Эдик, не поднимая глаз, опять неторопливо кивает: дескать, спасибо на добром слове. Я обращаю внимание, с какой виртуозностью флегматичный на первый взгляд ребенок водит стилусом по планшету. В уверенных движениях маленького мастера кроется прямо-таки хирургическая точность. Я не отрываясь слежу за его работой, но ни разу не замечаю, чтобы он сделал хотя бы один ошибочный штришок, который потом пришлось бы стирать. Не иначе, создаваемая Эдиком картина уже сформирована у него в голове вплоть до мельчайших подробностей, и ему остается только педантично перенести эту мысленную композицию на табулу.
Вначале его работа представляется мне не привязанной к реальности абстракцией. Но после того, как я опознаю на ней знакомый объект, изображение вдруг начинает обретать для меня смысл. Пока лишь в форме туманных намеков, но он там, бесспорно, присутствует. И как только мой глаз цепляется за эту деталь изображения, все остальное на нем тоже мало-помалу приобретает узнаваемый облик.
Стартовым толчком для моего озарения становится Поющий Бивень, чей характерный черный силуэт Эдик поместил в правую часть рисунка. Возле Бивня, у самого края табулы, угадываются очертания разрушенного ЦУМа, который мальчик мог видеть днем из окон верхнего этажа фойе. Следуя логике выбранного художником ракурса, слева на картине должен быть вокзал «Новосибирск-Главный». Там он и находится. А то, что это именно вокзал, я определяю по огромному полукруглому окну в центре его фасада. Гротескная манера рисования Эдика не требует от него соблюдать достоверный масштаб, поэтому привокзальная площадь вышла у мальчика непропорционально маленькой, а силуэты окружающих ее зданий, напротив, слишком гипертрофированными.
Однако не оригинальный стиль рисунка и отображенный на нем Поющий Бивень вынуждают меня озадаченно почесать макушку. И не было бы ничего странного в нарисованной парнишкой площади Гарина-Михайловского – точнее, в ее нынешнем виде, – если бы я уже не выяснил, что сегодня она считается самым пустынным местом в «Кальдере». У Эдика на картине все обстоит с точностью до наоборот. Привокзальная площадь просто кишит людьми, столпившимися у Бивня, словно паломники-мусульмане – вокруг знаменитого храма Кааба в Мекке.
Удивительно, насколько точно мальчику удается передать эффект большого скопления народа всего несколькими изящными штрихами. Контуры тянущихся к черной колонне людей Эдик прорисовал более-менее дотошно только на переднем плане. Толпа за ними обозначена довольно символично, что, впрочем, ничуть не умаляет выразительности сцены. Обступившее Бивень море людей выглядит настолько живым, что я ничуть не удивлюсь, приди оно вдруг в движение.

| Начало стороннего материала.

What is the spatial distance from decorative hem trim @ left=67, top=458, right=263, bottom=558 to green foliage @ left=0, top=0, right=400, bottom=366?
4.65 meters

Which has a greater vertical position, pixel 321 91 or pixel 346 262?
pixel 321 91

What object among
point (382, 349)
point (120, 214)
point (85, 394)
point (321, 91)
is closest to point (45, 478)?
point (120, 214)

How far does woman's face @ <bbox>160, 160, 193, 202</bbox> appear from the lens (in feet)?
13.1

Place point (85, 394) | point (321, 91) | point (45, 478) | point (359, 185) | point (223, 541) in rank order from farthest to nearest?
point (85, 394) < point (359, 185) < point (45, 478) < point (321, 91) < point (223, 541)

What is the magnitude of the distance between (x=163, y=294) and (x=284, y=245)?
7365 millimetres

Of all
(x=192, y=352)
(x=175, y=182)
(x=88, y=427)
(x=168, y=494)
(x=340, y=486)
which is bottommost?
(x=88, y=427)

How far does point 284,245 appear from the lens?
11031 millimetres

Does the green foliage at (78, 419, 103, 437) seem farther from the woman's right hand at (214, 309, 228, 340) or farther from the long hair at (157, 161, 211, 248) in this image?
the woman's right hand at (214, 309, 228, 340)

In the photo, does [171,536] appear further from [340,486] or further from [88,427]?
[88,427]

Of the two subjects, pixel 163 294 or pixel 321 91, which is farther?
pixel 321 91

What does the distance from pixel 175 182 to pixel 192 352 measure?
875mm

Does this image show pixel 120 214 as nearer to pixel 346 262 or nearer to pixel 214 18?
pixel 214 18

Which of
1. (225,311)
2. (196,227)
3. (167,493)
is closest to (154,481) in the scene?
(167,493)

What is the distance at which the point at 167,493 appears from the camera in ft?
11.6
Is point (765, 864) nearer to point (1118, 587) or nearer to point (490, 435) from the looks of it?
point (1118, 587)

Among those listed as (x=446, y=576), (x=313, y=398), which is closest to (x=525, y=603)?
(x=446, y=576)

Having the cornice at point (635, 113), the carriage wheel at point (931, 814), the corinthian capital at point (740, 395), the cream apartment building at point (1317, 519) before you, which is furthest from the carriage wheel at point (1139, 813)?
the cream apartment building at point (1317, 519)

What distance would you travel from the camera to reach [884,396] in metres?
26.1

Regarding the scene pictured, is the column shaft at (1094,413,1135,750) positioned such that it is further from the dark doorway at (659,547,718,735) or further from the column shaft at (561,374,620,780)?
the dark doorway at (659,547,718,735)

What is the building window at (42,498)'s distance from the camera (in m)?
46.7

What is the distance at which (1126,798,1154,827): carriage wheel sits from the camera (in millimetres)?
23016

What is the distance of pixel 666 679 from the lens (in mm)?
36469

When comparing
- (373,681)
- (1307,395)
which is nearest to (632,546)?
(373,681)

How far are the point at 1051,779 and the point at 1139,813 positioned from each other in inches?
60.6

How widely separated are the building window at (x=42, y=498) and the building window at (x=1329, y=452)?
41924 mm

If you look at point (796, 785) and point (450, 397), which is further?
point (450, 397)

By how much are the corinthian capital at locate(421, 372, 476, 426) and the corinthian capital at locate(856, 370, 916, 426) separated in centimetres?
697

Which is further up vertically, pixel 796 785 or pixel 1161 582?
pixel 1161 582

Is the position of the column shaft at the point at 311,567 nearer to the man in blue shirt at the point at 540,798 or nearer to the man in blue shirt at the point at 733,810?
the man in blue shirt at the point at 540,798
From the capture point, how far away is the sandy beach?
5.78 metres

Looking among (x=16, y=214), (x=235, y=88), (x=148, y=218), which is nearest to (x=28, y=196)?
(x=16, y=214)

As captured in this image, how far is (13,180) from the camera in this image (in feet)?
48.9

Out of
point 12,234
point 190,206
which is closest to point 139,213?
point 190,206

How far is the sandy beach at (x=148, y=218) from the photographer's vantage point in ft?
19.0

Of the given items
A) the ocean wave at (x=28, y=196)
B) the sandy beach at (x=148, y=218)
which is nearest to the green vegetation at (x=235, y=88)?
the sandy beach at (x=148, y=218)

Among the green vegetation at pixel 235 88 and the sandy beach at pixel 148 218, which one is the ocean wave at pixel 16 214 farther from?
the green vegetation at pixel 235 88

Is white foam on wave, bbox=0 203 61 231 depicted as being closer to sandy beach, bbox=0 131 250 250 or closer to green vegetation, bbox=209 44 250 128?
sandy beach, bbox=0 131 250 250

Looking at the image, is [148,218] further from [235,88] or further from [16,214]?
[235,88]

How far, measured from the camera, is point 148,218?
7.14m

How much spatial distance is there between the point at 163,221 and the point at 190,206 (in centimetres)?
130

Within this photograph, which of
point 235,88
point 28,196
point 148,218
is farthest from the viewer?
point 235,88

Жаль, нельзя спросить, что конкретно хочет выразить Эдик своей работой. Но даже умей он говорить или писать, сомневаюсь, что восьмилетний мальчик внятно растолкует, по какой причине он обратился к такому сюжету, а не ко множеству других, менее мрачных и мистических. Страшно подумать, что довелось пережить этому ребенку, если в свои годы он может с пугающей достоверностью нарисовать беснующуюся толпу народа. И почему ради этого он пришел ко мне в комнату, а не расположился где-нибудь еще, поближе к тем людям, которых он знает гораздо лучше меня?
Вопросы, на которые, похоже, я не получу ответа. По крайней мере, сегодня.
– Отлично, малыш! Завидую тебе. Я так рисовать уже не научусь. Таланта и терпения не хватит, – вновь хвалю я гостя, терпеливо дождавшись, пока он завершит работу и отложит стилус. Эдик поднимает голову и внимательно смотрит мне в глаза, будто желая убедиться, искренне ли я говорю. Я в ответ улыбаюсь, указываю на табулу и поднимаю вверх большой палец. После чего любопытствую: – Слушай, дружище, а у тебя случаем не сохранились другие рисунки? Очень хотелось бы на них посмотреть. Если, конечно, ты мне разрешишь.